Quelques références culturelles évoquant l'imaginaire de la vie robomobile
Les messages des spots publicitaires des vendeurs de véhicules ou services robomobiles ont un parfum de réclame de l'industrie automobile des années 1950 et 1960. Tesla fait l'éloge de la vitesse avec ses différents modèles, comme Renault le faisait comme on peut le voir avec l'affiche ci-contre de la Renault 18. Le marché du moyen-haut de gamme joue toujours sur l'idée que la voiture reflète le statut social de son conducteur ou de ses passagers-utilisateurs, comme cette image publicitaire de Chevrolet, qui met en scène une famille modèle de la classe moyenne américaine dans une "belle Chevrolet 57" jaune, aussi grosse que le car (rempli d'individus de la working class...). On remarque que la Chevrolet vient en direction du spectateur, alors que le bus s'éloigne de nous. Dans le même registre, la pub de la Rocket 8 de Oldsmobile suit le schéma traditionnel de la masculinité, où pour être un homme, un vrai, on a la voiture qui va avec...Enfin, dernière image dans ce clin d'oeil rétro-futuriste, on retrouve également l'antienne du rite initiatique, de l'entrée dans l'âge adulte, dans une nouvelle ère. Le véhicule robomobile fait office de symbole du futur dans lequel il faut entrer, au risque de rester en arrière d'une société (d'un monde) qui va de l'avant. Dans la pub de Lincoln, le slogan "when you're old enough to drive..." ancre solidement dans l'imaginaire cette aspiration à "conduire" pour accéder à l'autonomie (des adultes); l'enjeu pour les offreurs de services robomobiles réside notamment dans cette alternative entre une sorte d'évolution de l'imaginaire automobile vers l'imaginaire robomobile, en transposant les attributs du premier vers le second, ou la création d'un nouvel imaginaire robomobile, qui s'affranchit des imaginaires d'automobilité précédents...
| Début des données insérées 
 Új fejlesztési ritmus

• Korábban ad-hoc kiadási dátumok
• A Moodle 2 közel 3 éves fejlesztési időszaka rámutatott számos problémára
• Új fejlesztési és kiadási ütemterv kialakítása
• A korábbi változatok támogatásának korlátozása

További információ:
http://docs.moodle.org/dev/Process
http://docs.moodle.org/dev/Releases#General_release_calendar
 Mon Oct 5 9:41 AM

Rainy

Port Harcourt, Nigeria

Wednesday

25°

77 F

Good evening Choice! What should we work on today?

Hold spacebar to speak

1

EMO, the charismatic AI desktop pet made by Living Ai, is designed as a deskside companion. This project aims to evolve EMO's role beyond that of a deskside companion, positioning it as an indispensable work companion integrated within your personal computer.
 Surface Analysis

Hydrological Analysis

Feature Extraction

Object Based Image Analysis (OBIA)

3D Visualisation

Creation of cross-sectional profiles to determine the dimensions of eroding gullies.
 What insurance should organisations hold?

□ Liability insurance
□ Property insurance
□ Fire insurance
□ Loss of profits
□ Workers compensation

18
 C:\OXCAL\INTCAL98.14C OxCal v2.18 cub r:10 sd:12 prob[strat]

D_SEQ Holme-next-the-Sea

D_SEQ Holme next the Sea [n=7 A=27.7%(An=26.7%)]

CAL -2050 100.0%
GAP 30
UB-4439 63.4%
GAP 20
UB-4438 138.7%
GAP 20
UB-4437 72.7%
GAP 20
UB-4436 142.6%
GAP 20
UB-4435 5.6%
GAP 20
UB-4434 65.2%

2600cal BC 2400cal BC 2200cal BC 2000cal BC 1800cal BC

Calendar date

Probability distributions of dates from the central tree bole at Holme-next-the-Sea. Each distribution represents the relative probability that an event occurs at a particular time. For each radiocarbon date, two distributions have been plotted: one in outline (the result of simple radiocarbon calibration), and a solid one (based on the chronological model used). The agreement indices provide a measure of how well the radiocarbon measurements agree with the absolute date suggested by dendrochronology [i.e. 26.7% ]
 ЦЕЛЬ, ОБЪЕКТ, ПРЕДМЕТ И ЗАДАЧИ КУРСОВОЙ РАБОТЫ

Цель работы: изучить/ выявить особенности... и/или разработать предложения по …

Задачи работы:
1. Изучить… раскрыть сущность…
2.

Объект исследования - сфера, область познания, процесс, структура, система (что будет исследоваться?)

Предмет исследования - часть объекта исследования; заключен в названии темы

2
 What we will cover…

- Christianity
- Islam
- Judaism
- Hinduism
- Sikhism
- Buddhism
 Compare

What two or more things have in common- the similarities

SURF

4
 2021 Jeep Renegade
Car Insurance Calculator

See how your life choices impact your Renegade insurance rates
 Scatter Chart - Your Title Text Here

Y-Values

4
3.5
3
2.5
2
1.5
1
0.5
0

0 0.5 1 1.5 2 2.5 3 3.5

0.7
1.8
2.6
Film de présentation de l'exhibition "Futurama" tenue par GM à l'occasion de l'exposition universelle de New York en 1939
A l'occasion de la NY World's fair de 1939, General Motors tenait un pavillon intitulé "Futurama", qui mettait en scène une société future, mue par le progrès technique. Cette "animation" fut sensation à l'époque. Le film suivant produit par GM à cette occasion présente un "modèle réduit" de l'exhibition ; on y voit la promotion "du grand dessein" industriel et technique, qui devait apporter le plein emploi (jobs) et le confort matériel à tous. La route - en fait, les autoroutes ) et la voiture sont deux icones au coeur de cette histoire du futur.
L'imaginaire automobile continue d'imprégner fortement le nouvel imaginaire en devenir de la robomobilité. Les photos suivantes ont été prises par Richard Garrison, lors de l'exposition universelle. On y voit le règne de l'automobile, dans une ville organisée, aux atours géométriques et à l'allure contrôlée. Cette vision de la ville fluide et optimisée est incarnée dans l'imaginaire de la robomobilité, par ces vidéos où les véhicules autonomes roulent à toute vitesse sur des routes désertes.


Dans la culture populaire, on retrouve également une allusion directe à cette voiture animée, une voiture vivante, avec la Coccinelle.